- ENUNCIADO: Enumere todas las obras del programa del concierto que recoge la reseña, con el número de opus de cada una.

- TEXTO PROPORCIONADO:
★ ★ ★ ★ ★

España - Madrid

El aticismo de Renaud Capuçon

Pelayo Jardón
Renaud Capuçon
Renaud Capuçon © Simon Fowler / renaudcapucon.com
Madrid, martes, 27 de septiembre de 2022.
Auditorio Nacional de Música. Renaud Capuçon, violín. Guillaume Bellom, piano. Programa: Johannes Brahms (1833-1897): Sonata para violín y piano n.º 1 en sol mayor, op. 78 (1878-79); Sonata para violín y piano n.º 2 en la mayor op. 100 (1886); y Sonata para violín y piano n.º 3, op. 108 (1886-88)

Habría sido un crimen de lesa música dejar de escuchar -pudiendo hacerlo- a Renaud Capuçon en su versión de las tres Sonatas para violín de Brahms. Frente a aquellos conciertos perfectamente prescindibles, hay otros -por lo común rara vez a nuestro alcance- que dejan un poso indeleble en la memoria.

★ ★ ★ ★ ★

Entradas de datos extraídas:

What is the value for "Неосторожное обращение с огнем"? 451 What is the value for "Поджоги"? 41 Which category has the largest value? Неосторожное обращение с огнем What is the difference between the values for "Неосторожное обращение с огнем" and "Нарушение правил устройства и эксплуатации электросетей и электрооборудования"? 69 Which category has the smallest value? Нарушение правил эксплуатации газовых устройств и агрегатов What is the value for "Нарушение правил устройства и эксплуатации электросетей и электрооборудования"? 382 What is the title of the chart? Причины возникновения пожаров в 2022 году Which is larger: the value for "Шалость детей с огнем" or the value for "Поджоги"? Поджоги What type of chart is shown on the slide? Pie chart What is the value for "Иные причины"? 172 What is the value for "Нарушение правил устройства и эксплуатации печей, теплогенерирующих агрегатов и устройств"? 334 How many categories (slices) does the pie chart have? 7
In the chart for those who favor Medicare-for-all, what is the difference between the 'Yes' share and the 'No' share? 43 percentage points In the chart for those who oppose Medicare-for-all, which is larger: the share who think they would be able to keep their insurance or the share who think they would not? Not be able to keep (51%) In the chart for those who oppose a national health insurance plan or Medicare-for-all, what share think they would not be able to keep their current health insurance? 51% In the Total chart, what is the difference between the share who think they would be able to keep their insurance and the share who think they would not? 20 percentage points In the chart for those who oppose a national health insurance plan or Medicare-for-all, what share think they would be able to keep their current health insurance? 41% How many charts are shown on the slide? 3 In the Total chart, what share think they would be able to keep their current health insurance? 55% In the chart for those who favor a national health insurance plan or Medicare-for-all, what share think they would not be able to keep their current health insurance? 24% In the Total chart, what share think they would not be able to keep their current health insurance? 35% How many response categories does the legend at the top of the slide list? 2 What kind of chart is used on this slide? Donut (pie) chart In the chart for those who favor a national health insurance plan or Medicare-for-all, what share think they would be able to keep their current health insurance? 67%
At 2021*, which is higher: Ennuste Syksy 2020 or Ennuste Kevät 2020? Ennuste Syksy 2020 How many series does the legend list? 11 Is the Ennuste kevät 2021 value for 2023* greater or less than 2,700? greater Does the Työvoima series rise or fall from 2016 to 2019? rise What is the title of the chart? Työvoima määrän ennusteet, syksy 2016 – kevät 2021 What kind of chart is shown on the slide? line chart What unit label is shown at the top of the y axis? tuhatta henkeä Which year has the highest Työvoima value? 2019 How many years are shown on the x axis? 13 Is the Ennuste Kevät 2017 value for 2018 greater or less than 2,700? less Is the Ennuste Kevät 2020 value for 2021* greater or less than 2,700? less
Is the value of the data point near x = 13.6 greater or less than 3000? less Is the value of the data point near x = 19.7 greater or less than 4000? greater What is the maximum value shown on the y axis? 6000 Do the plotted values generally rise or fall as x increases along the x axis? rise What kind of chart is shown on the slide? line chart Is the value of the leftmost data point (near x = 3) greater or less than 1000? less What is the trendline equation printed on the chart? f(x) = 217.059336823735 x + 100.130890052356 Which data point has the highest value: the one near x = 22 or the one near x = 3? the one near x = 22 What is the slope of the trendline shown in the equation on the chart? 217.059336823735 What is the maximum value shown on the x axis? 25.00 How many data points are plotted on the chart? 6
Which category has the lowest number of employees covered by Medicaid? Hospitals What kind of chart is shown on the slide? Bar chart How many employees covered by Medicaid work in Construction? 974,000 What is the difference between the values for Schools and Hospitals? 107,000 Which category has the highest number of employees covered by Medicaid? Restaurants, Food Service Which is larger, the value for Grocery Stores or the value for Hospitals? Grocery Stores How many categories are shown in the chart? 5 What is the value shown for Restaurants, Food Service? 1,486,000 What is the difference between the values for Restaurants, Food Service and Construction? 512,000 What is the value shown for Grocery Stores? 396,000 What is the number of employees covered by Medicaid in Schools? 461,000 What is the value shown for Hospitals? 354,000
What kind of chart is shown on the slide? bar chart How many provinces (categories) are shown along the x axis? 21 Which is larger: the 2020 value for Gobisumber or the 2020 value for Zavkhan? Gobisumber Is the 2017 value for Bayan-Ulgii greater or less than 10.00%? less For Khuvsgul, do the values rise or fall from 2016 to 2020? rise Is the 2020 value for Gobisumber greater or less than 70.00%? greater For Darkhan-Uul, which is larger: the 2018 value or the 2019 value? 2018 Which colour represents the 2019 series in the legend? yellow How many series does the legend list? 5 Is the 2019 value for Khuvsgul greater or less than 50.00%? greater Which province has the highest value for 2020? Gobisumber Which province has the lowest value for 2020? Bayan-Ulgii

★ ★ ★ ★ ★

- SU SOLUCIÓN:
- Sonata para violín y piano n.º 1 en sol mayor, op. 78
- Sonata para violín y piano n.º 2 en la mayor, op. 100
- Sonata para violín y piano n.º 3, op. 108